Flexible working practices also are trending. In a report on how millennials and Gen Z are reshaping the future of the workforce, Stephane Kasriel, CEO at Upwork and an expert in staffing innovation and remote work, says “The traditional 9-to-5 office job doesn’t adequately support the lives millennials and Gen Zs want to live. They are flexible-work natives, raised during and after the dotcom bubble, where the acceleration of technology has sped up exponentially over time.
“As they ascend into managerial positions, they’re ditching traditional, archaic models of work in favor of a flexible, remote workforce. They’ll work with more freelancers, invest in reskilling and empower their teams to work remotely.”
This is the workforce of the future.
Ethics and millennials
Millennials want to work for ethical businesses. A survey on millennials by Deloitte reveals that optimism and trust toward businesses by millennials and Gen Zs have reached troubling low levels. Survey respondents did not think highly of leaders’ impact on society, their commitment to improving the world, or their trustworthiness.
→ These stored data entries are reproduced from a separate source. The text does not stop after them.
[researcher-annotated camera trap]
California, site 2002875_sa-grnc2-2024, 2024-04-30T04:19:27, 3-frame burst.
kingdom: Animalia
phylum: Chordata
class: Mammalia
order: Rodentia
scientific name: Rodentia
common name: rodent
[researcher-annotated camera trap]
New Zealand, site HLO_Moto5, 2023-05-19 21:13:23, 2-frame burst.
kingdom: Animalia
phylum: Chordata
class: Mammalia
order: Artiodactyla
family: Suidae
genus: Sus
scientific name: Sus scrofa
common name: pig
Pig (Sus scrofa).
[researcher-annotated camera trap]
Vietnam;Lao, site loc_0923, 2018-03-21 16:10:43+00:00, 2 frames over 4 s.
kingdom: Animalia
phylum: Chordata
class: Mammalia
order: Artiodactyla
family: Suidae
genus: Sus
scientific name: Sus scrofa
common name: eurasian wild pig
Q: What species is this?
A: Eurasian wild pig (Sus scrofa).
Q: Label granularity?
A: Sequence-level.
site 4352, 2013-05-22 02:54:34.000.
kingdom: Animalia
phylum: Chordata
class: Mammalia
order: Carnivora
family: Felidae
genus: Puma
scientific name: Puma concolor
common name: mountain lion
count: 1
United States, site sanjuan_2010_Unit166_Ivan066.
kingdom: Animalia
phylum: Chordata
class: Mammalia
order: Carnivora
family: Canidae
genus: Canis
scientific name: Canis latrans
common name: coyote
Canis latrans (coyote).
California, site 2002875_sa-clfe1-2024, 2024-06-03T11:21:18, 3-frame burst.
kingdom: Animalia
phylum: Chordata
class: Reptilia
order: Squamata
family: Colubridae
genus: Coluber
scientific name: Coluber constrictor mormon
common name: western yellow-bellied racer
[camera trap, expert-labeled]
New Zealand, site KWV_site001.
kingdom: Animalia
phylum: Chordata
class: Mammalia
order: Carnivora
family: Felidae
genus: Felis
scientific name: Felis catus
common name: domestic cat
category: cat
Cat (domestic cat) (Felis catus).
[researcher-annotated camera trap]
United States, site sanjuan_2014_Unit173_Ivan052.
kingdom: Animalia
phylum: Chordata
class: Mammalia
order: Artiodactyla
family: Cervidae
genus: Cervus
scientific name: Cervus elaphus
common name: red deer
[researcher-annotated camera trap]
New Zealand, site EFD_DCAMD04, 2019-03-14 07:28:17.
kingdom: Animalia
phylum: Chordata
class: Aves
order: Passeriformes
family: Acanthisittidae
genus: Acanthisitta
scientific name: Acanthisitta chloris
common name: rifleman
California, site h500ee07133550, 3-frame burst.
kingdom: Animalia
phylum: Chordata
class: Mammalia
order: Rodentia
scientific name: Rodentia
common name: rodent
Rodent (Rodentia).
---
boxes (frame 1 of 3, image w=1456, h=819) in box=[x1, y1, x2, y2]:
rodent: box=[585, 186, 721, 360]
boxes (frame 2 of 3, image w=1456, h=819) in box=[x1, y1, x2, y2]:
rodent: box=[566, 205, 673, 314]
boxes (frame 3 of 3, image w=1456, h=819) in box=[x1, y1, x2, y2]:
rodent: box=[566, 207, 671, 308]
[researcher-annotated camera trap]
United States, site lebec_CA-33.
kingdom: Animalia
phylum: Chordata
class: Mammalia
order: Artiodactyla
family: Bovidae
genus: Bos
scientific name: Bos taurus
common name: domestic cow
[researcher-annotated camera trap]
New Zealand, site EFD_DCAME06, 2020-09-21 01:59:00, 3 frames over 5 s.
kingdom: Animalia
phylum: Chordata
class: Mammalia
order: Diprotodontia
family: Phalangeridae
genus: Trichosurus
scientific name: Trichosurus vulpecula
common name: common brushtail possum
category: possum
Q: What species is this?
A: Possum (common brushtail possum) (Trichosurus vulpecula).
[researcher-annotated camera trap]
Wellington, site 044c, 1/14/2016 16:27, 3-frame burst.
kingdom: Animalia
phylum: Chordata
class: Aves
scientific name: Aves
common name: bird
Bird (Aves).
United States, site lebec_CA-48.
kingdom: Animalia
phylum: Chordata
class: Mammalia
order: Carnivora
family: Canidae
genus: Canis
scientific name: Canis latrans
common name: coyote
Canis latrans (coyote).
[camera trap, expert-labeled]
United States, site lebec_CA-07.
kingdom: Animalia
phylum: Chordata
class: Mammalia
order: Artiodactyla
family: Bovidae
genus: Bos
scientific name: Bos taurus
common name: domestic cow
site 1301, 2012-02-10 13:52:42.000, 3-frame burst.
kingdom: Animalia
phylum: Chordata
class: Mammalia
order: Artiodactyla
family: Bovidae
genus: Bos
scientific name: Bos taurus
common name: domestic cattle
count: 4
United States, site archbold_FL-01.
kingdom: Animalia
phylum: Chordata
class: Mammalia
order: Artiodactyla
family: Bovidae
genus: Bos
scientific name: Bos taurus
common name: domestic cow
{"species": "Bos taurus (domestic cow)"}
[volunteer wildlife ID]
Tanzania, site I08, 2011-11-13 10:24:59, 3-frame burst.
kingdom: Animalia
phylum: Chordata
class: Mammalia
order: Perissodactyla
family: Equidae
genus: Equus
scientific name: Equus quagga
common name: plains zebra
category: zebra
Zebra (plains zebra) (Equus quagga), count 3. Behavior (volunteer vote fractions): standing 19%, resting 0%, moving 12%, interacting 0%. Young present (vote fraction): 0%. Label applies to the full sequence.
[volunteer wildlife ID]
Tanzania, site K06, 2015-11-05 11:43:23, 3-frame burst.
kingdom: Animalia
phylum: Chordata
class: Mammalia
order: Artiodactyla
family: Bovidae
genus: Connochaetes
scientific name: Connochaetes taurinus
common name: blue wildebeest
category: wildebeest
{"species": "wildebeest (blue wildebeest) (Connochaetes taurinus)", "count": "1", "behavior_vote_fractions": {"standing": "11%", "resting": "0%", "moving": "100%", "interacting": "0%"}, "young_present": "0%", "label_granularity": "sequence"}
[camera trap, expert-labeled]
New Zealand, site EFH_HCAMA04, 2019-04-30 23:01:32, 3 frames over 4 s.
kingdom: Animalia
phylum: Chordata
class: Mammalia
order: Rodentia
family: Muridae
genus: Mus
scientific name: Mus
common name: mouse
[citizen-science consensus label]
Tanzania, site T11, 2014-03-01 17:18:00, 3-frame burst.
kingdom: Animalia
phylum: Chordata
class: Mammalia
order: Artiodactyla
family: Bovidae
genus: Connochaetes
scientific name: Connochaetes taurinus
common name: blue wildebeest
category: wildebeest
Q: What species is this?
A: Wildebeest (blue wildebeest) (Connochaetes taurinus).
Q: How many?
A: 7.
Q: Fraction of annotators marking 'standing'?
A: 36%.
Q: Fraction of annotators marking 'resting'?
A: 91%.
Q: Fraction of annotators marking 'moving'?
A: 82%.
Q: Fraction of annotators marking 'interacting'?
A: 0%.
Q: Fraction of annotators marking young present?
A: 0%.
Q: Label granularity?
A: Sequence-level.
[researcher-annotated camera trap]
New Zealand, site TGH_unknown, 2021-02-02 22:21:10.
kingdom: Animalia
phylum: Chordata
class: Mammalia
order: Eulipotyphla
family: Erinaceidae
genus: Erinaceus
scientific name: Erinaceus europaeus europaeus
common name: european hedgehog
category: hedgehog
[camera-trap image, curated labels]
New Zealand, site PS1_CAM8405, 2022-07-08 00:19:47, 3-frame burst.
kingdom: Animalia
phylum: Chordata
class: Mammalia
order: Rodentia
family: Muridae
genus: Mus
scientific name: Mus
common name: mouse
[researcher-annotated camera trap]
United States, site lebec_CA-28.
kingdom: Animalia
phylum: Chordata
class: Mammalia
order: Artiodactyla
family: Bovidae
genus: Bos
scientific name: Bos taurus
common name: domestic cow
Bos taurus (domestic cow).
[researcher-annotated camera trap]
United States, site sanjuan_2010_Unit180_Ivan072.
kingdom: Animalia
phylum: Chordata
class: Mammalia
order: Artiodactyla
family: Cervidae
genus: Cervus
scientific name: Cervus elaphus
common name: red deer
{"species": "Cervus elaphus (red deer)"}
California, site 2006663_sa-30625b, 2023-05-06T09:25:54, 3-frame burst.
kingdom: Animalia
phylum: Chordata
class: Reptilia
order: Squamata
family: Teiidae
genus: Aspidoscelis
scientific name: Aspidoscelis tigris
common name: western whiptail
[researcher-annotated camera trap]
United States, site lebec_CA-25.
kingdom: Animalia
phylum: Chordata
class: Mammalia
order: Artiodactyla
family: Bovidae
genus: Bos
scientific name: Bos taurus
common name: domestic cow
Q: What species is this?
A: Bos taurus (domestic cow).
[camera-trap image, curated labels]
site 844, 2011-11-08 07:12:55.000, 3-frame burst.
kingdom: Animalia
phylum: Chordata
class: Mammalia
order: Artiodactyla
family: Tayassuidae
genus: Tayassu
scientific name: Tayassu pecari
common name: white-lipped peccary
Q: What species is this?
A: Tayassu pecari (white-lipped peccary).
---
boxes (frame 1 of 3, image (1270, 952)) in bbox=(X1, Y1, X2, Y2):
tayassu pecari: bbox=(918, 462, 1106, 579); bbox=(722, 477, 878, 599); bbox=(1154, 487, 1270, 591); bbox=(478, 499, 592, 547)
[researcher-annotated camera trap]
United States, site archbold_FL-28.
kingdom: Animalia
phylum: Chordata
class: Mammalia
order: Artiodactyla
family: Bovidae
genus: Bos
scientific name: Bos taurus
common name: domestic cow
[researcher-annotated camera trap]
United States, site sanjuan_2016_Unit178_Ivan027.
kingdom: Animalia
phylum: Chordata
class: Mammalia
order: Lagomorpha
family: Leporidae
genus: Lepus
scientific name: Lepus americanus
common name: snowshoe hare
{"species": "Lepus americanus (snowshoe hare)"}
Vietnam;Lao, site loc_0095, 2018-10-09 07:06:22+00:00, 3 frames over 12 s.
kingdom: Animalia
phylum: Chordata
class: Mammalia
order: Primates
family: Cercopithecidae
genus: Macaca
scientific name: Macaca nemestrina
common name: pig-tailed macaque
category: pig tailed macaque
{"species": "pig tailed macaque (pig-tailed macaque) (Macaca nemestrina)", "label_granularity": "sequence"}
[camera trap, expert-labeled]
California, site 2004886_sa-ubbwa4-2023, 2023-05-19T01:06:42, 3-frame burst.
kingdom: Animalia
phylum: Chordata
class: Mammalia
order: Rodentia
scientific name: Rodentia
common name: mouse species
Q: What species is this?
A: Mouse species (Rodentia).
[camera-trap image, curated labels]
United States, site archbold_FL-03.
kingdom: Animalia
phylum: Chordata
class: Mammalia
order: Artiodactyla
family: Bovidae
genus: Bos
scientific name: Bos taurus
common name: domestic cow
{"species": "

Attracting millennial talent will be much easier for socially responsible businesses in the future. Corporate social responsibility is no longer a nice-to-have business policy – it’s essential. Business ethics will play an increasing role in workforce development.
While the emphasis on jobs likely to be lost as a result of AI and automation tends to be on low-skilled work, traditional professional roles are also in jeopardy as they become replaced by increasingly capable information processing systems.Building the workforce of tomorrow requires business leaders to prioritize the training and development of employees to keep up with emerging technologies. Deploying human capital into other areas, understanding the expectations and needs of younger generations in the workplace, and creating an innovative and nurturing culture will define the successful businesses of the future.
Supporting workers through the transition is in the hands of the business community, the Government and the education system. Ethical consumerism will also continue to nip at the heels of business.